Monday, June 3, 2013

The Career Development Process


In the previous blog post we saw that career development is a three-way matching process linking an educational component, a vocational component, and a personal goals component.  The same process applies equally to current as well as to aspiring employees, e.g., college students.
Current Employees

For current employees, their educational component is largely defined by the academic history they have accumulated in terms of degrees, certificates, internships and transcripts. 

Career development success for these employees will require both an initial and an evolving win-win arrangement between the employer and the employee. For that to happen initially and over time will require that the goals and expectations of both entities be met, both initially and over time.

Career development success—in both the short and long term—clearly requires great self-awareness and other-awareness of the initial and evolving goals and expectations of both entities.  
Aspiring Employees

For aspiring employees, e.g., college students, their educational component is incomplete and may still be carefully shaped to provide advantages in the career development matching process cited above.

As with current employees, students will eventually have to seek and forge win-win agreements with future employers in which the goals and expectations of both entities are met, initially and over time.  

Career development success for students will also require great self-awareness and other-awareness of the initial and evolving goals and expectations of both entities.
The Career Development Process for College Students

Consider two likely expectations of college students: 1) having to become financially self-sufficient after graduation, and 2) receiving good career development support toward that end from their university.

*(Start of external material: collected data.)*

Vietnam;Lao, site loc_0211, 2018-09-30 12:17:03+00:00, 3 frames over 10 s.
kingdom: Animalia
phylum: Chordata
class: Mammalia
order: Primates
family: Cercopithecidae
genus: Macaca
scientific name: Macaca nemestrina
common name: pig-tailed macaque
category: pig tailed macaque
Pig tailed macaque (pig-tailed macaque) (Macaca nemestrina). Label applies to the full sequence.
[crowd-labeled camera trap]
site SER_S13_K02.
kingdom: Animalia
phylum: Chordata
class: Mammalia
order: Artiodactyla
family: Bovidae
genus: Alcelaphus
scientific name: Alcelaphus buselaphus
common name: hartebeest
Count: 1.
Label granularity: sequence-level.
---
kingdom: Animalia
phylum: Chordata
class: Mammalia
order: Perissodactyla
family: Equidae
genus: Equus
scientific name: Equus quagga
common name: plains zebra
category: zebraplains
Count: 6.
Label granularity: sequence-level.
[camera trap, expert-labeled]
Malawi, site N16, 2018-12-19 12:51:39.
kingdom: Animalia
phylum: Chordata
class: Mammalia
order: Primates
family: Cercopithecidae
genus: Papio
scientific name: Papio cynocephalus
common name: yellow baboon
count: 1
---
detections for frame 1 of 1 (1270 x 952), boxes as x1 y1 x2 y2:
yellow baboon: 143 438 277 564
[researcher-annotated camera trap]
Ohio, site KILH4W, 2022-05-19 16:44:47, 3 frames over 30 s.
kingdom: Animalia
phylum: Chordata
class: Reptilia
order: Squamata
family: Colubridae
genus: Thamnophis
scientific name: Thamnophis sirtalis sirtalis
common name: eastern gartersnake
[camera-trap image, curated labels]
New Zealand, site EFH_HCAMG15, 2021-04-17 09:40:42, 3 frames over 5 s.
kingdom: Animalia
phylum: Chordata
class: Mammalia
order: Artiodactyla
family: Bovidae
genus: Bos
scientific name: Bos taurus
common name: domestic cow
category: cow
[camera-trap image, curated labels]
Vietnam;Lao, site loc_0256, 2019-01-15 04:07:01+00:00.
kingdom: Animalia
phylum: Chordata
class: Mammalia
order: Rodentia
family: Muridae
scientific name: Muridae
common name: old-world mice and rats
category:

To understand the career development process at a basic level, one must study it from the point of view of the three entities representing the three components: the university, the employer and the student.

First, each entity typically desires a mutually beneficial relationship with the other two!  For example:
What Students Seek

Students seek to connect with universities that will provide: 1) the right major; and 2) effective career development support while they are students and up to that first great job after college, and beyond.  Students also typically seek to connect with future employers who will provide fair compensation and job satisfaction in exchange for employee competence, dedication and hard work.
What Employers Seek

Employers seek relationships with employees that bring value to the employer’s enterprise, in exchange for the large investments employers must make into all employee positions that are created and filled.  Employers also seek relationships with universities that can help them recruit the best and brightest new graduates coming out of the universities and into the job market each year. 
What Universities Seek

Universities seek to connect with students who will commit to a lifelong relationship of “giving back” their time, talent and treasure to their university, in exchange for a marketable degree and lifelong career development support.  Universities also seek to connect with employers who will hire their graduates and provide financial support through corporate or associated foundation giving programs.  
The National Career Development Association definition of the career development process describes the interaction between the three components as follows:

“Career development occurs as educational and vocational pursuits interact with personal goals.”
These three components must be treated differently, with the first two seen as pursuits, or quests, happening earlier—though perhaps at the same time—with personal goals coming into the picture later as a decision criterion.  This assumes of course that the career development process has produced multiple offers from which the employee then chooses the one best meeting his or her personal goals.

Complicating this rosy picture is the fact that the other two entities also have goals, some if not all of which differ from those of the employee.  We must recognize, however, that the three-way matching process is itself a quest, the goal of which—that all three must achieve a win—may not be fulfilled.
Believers in Stephen Covey’s Habit 4: Think Win-Win, know this dynamic well and, while always ready to think win-win, are prepared for “no deal” if the circumstances are not quite right at that particular time. There is no guarantee that the three entities will share enough common goals to allow a win-win-win.

The definition of the career development process suggests what’s needed for employee success in landing the right career path:  To achieve it requires a clear understanding of the employer’s goals, both generally and specifically with respect to the career opportunity in question.  Unless the employee’s credentials and experience align with the employer’s goals and expectations, success is simply not likely.
A successful career development process is one in which the employer and employee share enough common goals to forge a win-win scenario, in which each gets to decide what is a win for them.